For at least twenty years, I have enjoyed walking labyrinths. Labyrinths are maze-like structures that have been used as spiritual tools for centuries. For the past seven years, I’ve been walking labyrinths throughout the northeastern United States, and blogging about them. To learn more about labyrinths, check out this page at the Labyrinth Society. To find labyrinths near you, try the Worldwide Labyrinth Locator.
The fourth labyrinth I walked during my family’s trip to Chincoteague Island was in Salisbury, Maryland. Located adjacent to the Wicomico River as part of the city’s Riverwalk, the Rotary Centennial Labyrinth for Peace was constructed as a gift to the city from Salisbury’s Rotary club to celebrate their 100th anniversary.

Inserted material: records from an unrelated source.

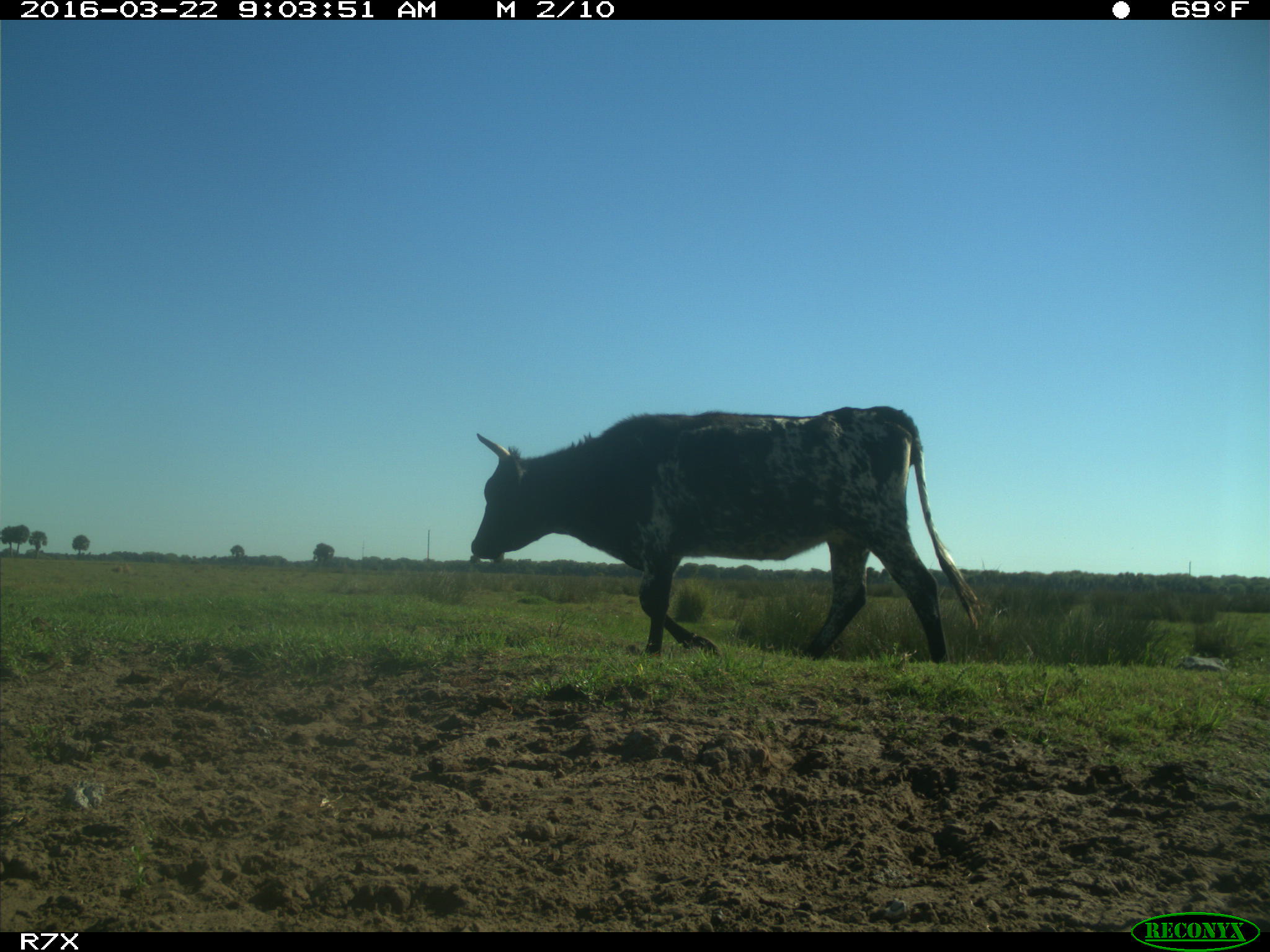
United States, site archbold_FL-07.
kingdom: Animalia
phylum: Chordata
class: Mammalia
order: Artiodactyla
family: Bovidae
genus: Bos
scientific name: Bos taurus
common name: domestic cow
Bos taurus (domestic cow).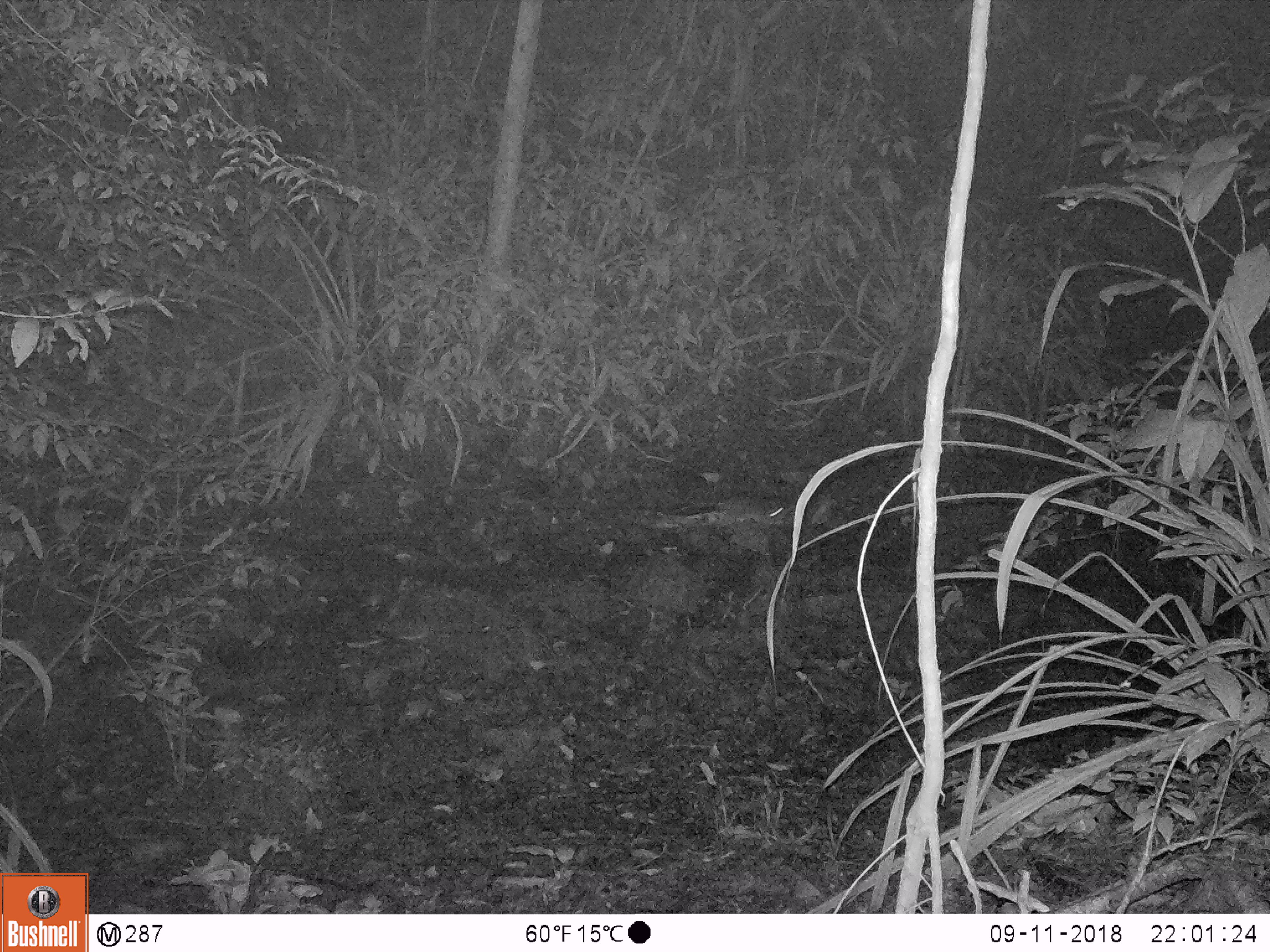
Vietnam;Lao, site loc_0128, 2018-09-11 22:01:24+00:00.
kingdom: Animalia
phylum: Chordata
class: Mammalia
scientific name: Mammalia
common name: mammal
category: unidentified small mammal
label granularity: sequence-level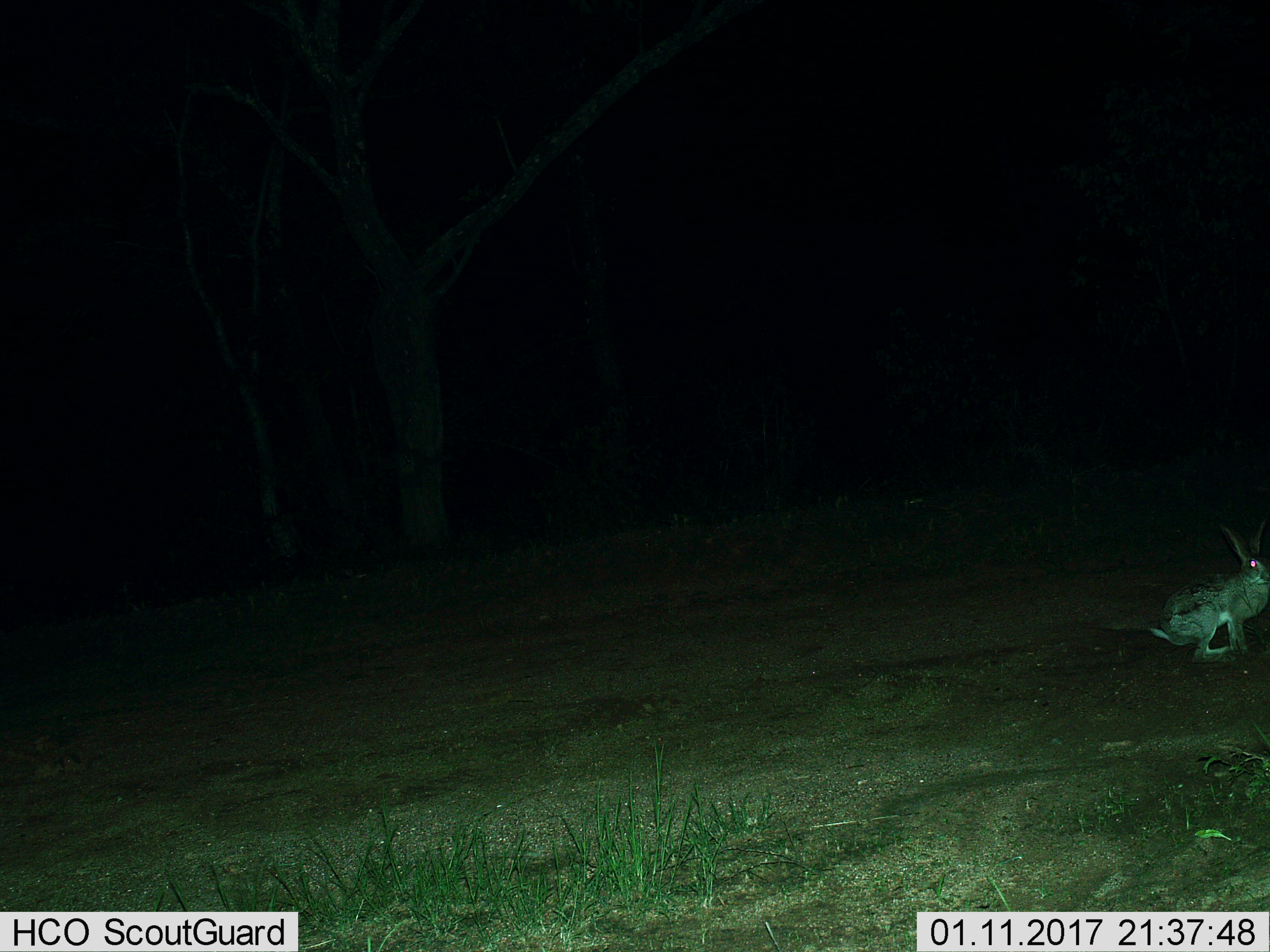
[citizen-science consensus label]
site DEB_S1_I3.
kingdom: Animalia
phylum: Chordata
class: Mammalia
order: Lagomorpha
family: Leporidae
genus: Lepus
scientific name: Lepus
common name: hare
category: hareunknown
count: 1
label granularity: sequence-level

It’s an enormous labyrinth – only seven circuits, but the path is wide and long. Its medieval design is laid out in an unusual fashion. The path is along inlaid stones, while crushed stones provide the walls. This was the most enjoyable labyrinth I’ve walked in a long time.

At the previous labyrinth, I explored the question of why I always feel an urge to do a particular thing when I’m at the beach: I’m always driven to walk out into the ocean and “fight the waves,” daring them to knock me down, trying to stay standing as they crash into me. I received an insightful answer, but I felt there was more to explore. So I asked the same question again of this labyrinth: Again, what’s the “fighting the waves” all about?
While walking this long labyrinth, I tried to have a conversation with my 8-year-old self, the one who was at Chincoteague Island so many years ago, and the one who I believe fought the waves for the first time back then. I wanted to ask him what he was thinking then.
The first thing I heard from him was, “They were always so angry with me,” meaning my parents. (Was that true? I know I was a very obnoxious and mischievous child, but I don’t think they were always angry.) Then he said, “You’re always so angry with me,” meaning me. (Well, I can’t deny that. I tend not to have much respect or love for who I was years ago.) So I tried to just listen.
He told me that as he looked out over the ocean, he felt as though he could see the other side, that he could see Europe, that he could see where his ancestors had come from. His origin. He knew that it wasn’t literally true that he could see all the way across, but it felt so connected, since the Atlantic Ocean he stared at connected to the places my ancestors lived.
And that’s why he fought the waves. He engaged the water because it connected him to his origin. He didn’t play in the water. He didn’t observe the water. He engaged it in the only way he could think to, staring straight into it and trying to weather its waves. I said to him, “I still feel that. I still try to engage the water to connect myself with my origin.”

And that’s true, far beyond my seaside pastime. My understanding of baptism. The whole nature of my book Darkwater. The way I so often play with nostalgia. So much of this could be described as me “engaging the water to connected myself to my origin.” Heck, it was my suggestion to my family to come to Chincoteague this summer, the place I first encountered the ocean as a child. Was I unconsciously trying to engage this water again?
One more labyrinth today – I felt ready for a wrap-up.